Eventually, both brothers have a chance at genuine love – Bruno with an aging slut he meets at the commune, Michel with his childhood friend Annabelle. Typical of lit-snob art, there can’t be a happy ending, so the majority of the characters are required to become paralyzed, commit suicide or disappear into a drug-haze. Houellebecq concludes with a bizarre science fiction epilogue, a half-assed interpretation of Nietzsche’s “ubermensch” transhumanism that can be appropriately labeled “masturbatory”.

There are some sections of interesting writing, perhaps a clever jab at pop culture. But as a whole, the novel is humorless, pretentious and pornographic. I’d even go so far as to say the philosophies are poisonous.

How could a simple ideology be dangerous? Sticks and stones can break our bones, but surely words are harmless, right? In a Bruno chapter, Houellebecq writes of the Viennese Activists, an avant-garde group that would publicly commit acts of animal cruelty in the name of art. That’s what this book is like. Houellebecq takes the highlights of human existence – reason, enlightenment, science, family, sex – morphs them into pathetic straw men and proceeds to tear them apart. (Then he’ll include an orgy scene). The Elementary Particle’s thesis is nothing short of nihilistic.

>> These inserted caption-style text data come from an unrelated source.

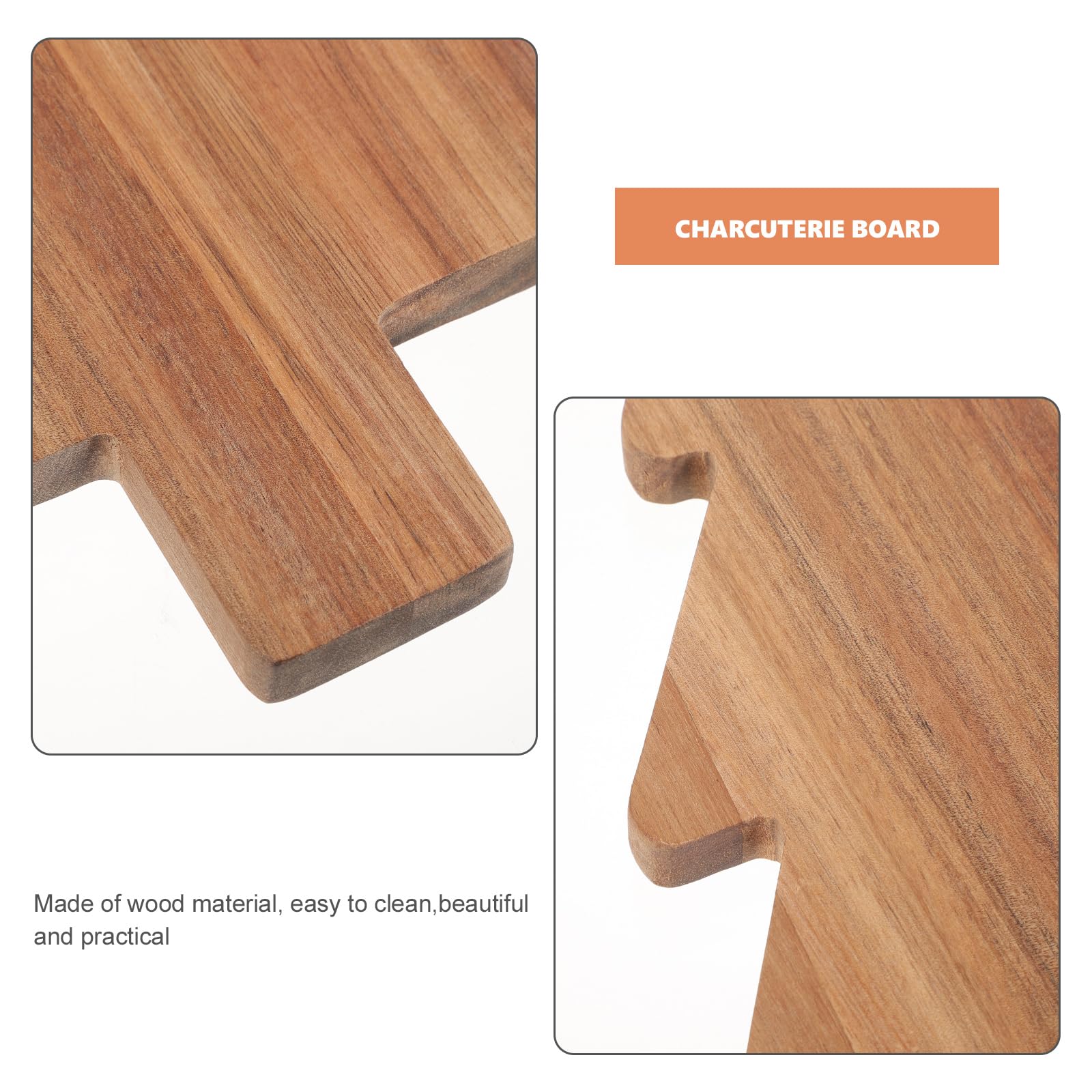 iplusmile Plato navideño de acacia, amplio espacio para ingredientes frescos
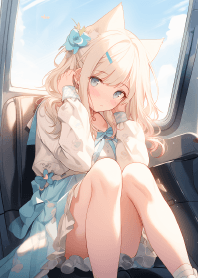 可愛貓娘坐飛機 5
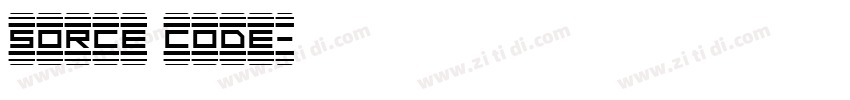 sorce code字体转换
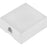 Ge 76136 Surface Mount Phone Jack, White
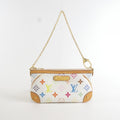 Louis Vuitton White Coated Canvas Pochette Pouch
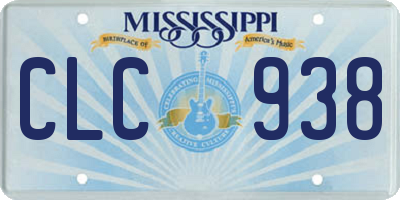 MS license plate CLC938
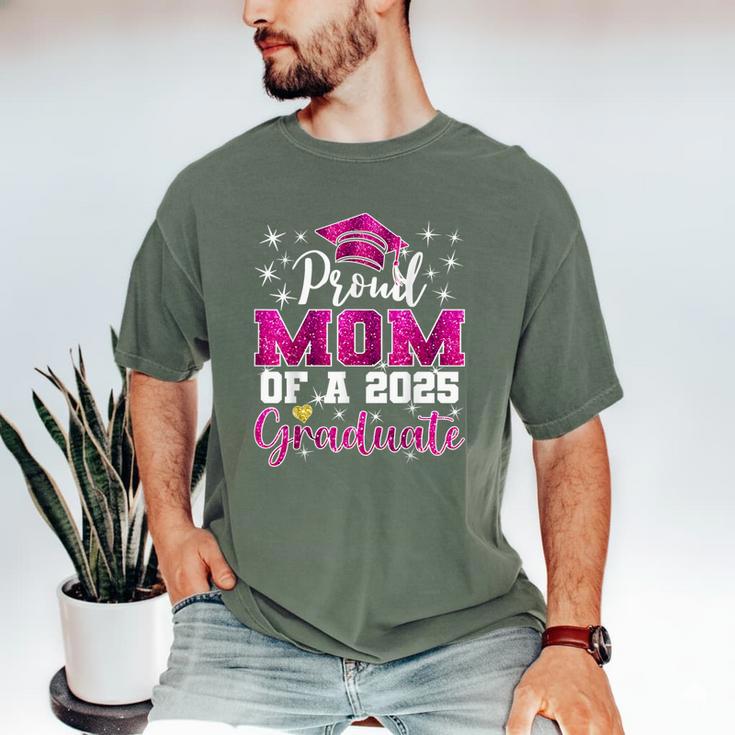 Super Proud Mom Of 2025 Graduate Senior Graduation Family Men's Comfort Colors T-Shirt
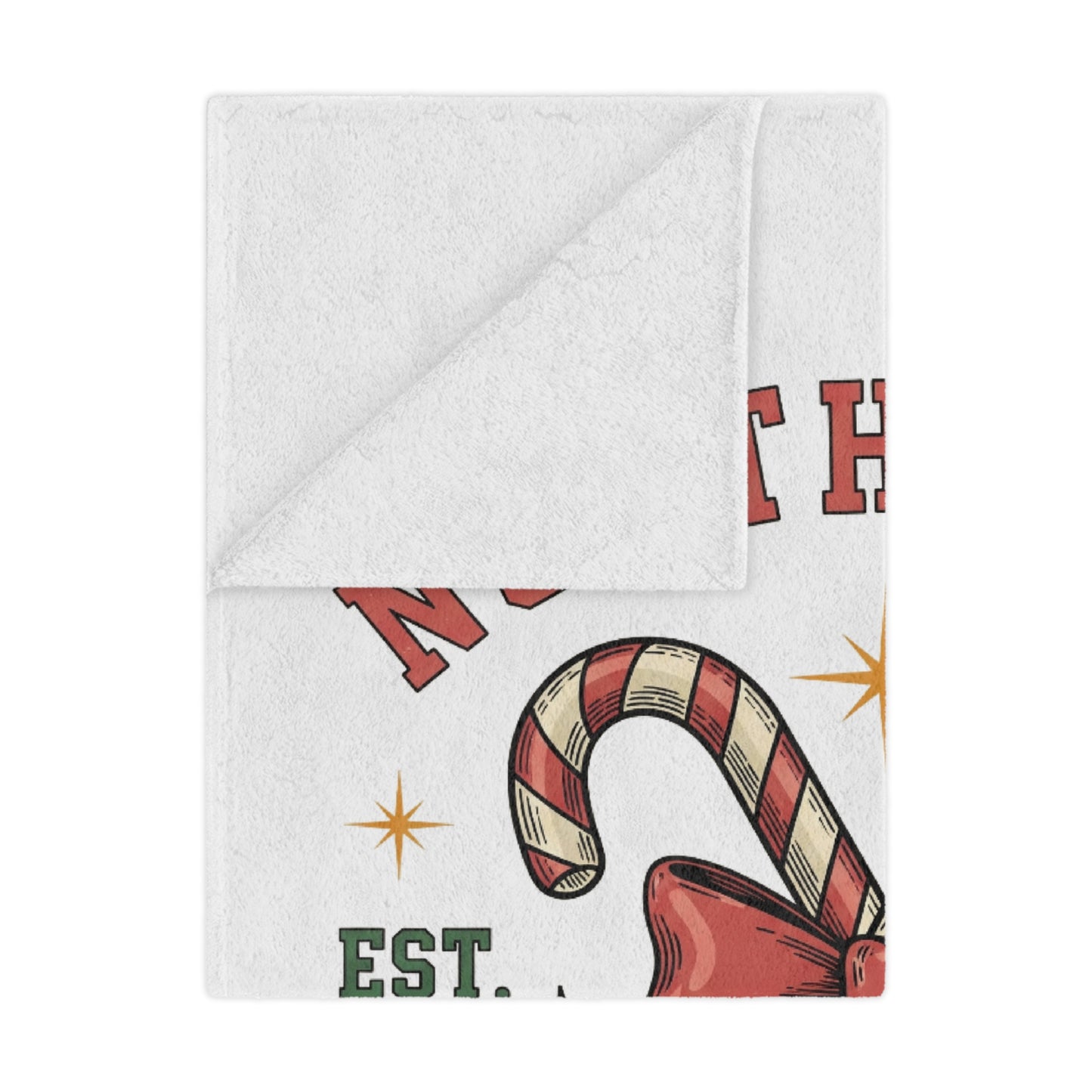 North Pole University Minky Blanket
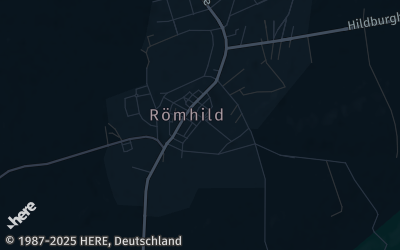 Heizung Map of Römhild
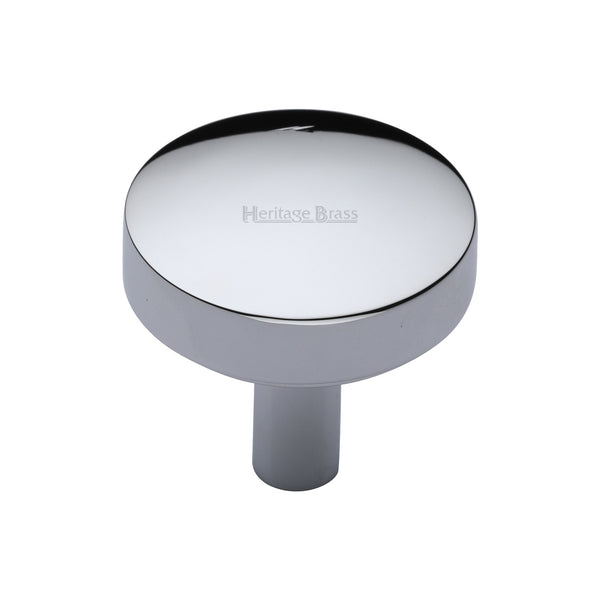 Heritage Brass Cabinet Knob Tayo Design 32mm Polished Chrome finish - C3875 32-PC - Choice Handles
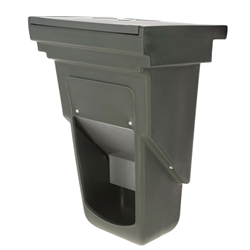 Pojemnik na paszę treściwą, z pokrywką, oliwka, 13 l, Kerbl-347552183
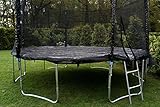 Trampolin 366 cm XXL inkl. Netz Leiter Abdeckplane Kinder Ri - 4
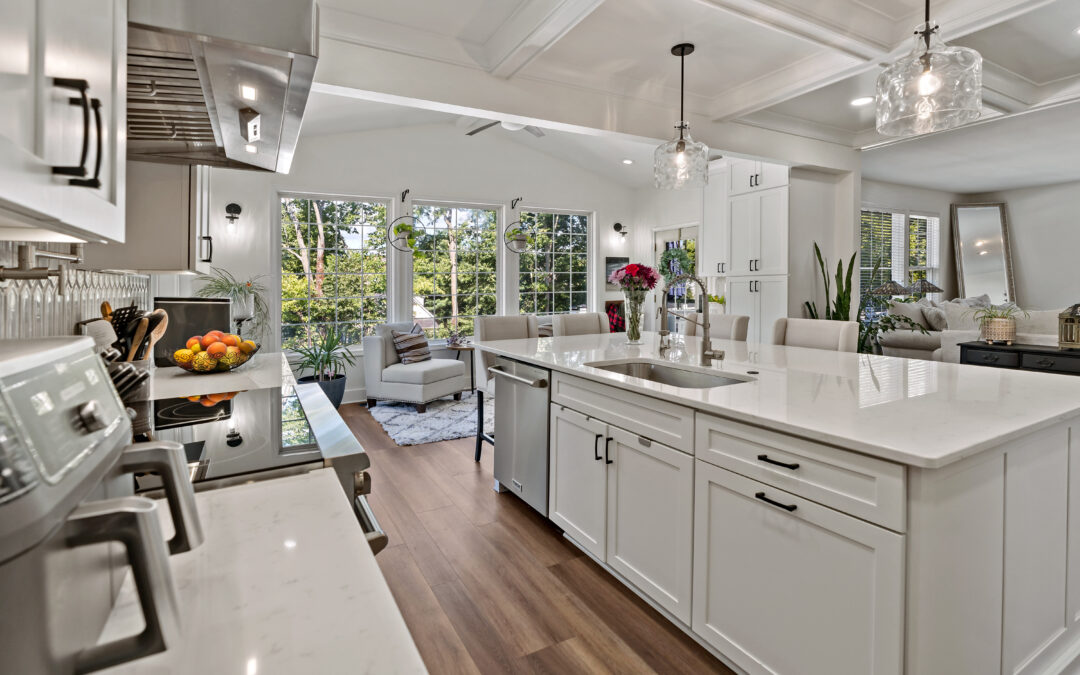 white kitchen island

As a thought experiment, nihilism is an interesting concept, perhaps the easiest conclusion from strict materialism. It’s a big blank zero, a starting point. But it’s completely impractical as an ideology. As a nihilist, what the hell do you do, wear leather bondage gear and have a pet ferret on a chain? If that’s the case, nihilists disserve nothing better than to get punched in the face by a boisterous red-blooded John Goodman.

If you’re willing to flex your mental muscle and see how you stack up against an award winning French thinker, feel free. Warning: if you are not emotionally confident, this book may make you depressed. For the rest of us, who prefer to engage in uplifting and entertaining pieces of art, let this one sink to its proper resting place: the landfill.